I’m working on the “Check for Palindromes” challenge. My code works (though I’m open to any critique!) – I’m just wondering specifically if there’s a more efficient way of removing punctuation from the string, other than the very long return statement that I used? (I’m sure there is, I just couldn’t seem to find it!)

Thanks!

function palindrome(str) {


  splitStr = str.split("");
  var word = splitStr.filter(function(val) {
    return val !== " " && val !=="," && val !== "." && val !== "\\" && val !== "/" && val !== "_" && val !== "-" && val !== "(" && val !== ")";
  });
  newStr = word.join("");
  newStr = newStr.toLowerCase();
  pal = word.reverse();
  pal = word.join("");
  pal = pal.toLowerCase();


  if (newStr === pal) {
    return true;
  } else {
    return false;
  }
}

palindrome("_eye");

Link to the challenge:
https://www.freecodecamp.org/challenges/check-for-palindromes

There is definitely at least one way to do that using regular expressions, but I’m not sure how much more “efficient” it is in terms of computing time.
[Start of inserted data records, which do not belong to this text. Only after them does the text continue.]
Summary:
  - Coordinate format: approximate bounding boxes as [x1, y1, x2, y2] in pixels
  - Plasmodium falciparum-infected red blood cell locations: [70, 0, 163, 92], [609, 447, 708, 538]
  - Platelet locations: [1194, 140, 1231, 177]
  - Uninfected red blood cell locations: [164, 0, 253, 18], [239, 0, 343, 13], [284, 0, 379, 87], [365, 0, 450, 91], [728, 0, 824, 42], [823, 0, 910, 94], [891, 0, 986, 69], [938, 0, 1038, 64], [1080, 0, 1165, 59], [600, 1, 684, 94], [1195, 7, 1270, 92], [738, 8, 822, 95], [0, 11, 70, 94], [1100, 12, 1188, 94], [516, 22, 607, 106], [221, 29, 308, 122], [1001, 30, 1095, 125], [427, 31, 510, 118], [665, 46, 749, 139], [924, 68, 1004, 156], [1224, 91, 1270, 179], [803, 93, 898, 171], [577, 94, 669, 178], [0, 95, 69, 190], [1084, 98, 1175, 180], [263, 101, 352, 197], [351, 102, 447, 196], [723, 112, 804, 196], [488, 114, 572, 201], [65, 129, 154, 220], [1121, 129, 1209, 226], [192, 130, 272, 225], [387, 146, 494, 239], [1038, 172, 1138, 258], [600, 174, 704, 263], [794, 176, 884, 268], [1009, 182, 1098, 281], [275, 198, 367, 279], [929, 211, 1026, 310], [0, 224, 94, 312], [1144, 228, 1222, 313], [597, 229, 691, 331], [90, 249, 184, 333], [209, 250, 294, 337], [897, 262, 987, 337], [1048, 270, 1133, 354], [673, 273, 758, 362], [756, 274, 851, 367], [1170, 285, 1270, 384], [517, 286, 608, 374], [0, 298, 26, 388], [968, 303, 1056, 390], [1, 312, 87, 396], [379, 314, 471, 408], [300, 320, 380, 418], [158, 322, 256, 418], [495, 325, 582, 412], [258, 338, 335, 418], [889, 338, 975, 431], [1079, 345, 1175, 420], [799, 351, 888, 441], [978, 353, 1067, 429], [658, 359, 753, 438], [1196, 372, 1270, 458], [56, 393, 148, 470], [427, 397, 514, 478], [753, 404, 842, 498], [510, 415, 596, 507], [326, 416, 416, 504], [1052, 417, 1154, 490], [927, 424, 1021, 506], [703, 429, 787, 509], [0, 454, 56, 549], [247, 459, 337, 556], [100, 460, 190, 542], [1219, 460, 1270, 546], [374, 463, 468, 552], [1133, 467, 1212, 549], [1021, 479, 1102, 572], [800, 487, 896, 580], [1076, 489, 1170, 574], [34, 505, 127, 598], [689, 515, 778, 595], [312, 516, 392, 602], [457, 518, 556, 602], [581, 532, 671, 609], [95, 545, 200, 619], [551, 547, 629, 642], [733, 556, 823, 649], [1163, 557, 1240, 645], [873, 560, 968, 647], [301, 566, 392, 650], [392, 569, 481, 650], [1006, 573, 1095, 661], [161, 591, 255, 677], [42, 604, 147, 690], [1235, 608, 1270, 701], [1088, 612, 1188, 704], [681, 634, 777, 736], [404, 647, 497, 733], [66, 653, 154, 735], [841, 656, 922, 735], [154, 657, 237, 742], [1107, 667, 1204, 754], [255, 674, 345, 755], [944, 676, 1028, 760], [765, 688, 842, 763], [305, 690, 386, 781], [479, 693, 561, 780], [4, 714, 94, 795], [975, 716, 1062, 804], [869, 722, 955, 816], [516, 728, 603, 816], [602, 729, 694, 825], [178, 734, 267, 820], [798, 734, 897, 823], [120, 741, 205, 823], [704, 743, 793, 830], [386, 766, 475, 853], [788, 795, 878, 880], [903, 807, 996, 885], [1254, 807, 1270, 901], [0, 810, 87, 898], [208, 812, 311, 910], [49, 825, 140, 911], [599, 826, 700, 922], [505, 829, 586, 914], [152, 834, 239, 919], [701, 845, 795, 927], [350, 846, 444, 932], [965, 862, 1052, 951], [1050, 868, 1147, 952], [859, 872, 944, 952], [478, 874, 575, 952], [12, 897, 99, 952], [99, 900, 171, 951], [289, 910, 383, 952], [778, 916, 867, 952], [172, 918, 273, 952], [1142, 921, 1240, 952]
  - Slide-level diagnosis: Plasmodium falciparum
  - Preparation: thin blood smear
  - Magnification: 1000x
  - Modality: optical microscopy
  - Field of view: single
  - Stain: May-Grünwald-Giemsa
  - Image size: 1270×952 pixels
In case you are not familiar with using regular expressions, here is a short example:

const str = 'nyan!pa_su*?';
const filteredStr = str.replace(/[\W_]/g, '');

// The regular expression `\W` matches anything that is **not** an alphanumeric
// character underscore. That's why the character group `[\W_]` is used to also
// include underscore

console.log(filteredStr); // "nyanpasu"

Good luck!

EDIT: The advantage of filtering out anything that’s not alphanumeric with regular expression is that you don’t have to remove all punctuation (there are many more than just the ones you manually filtered out).

That’s exactly what I was looking for – thanks!!! Yes, I have a little familiarity with regular expressions, but hadn’t yet found the ‘[\W_]’ character group. That certainly makes it much less cumbersome in terms of writing the code. Point taken about “efficient” not necessarily applying in terms of computing time – good reminder to take that into account also!

Thanks so much!

Yeah, \W is a character that isnt a word character (not A-Z, a-z, 0-9 or _), but _ counts as a word character so you need to catch that as well. And the square brackets saying one of anything inside them (like [aeiou] would be one of a, e, i, o or u). So [\W_] is matching a character that isn’t a word character or is an underscore.

Thanks!! I’ve dealt with regular expressions once or twice, but the syntax is still rather foreign to me, so this helps a lot. Much appreciated!

OK, thanks, and sorry I didn’t think of that! This was my first time posting. Will make sure to use spoiler tags in the future, or post less code!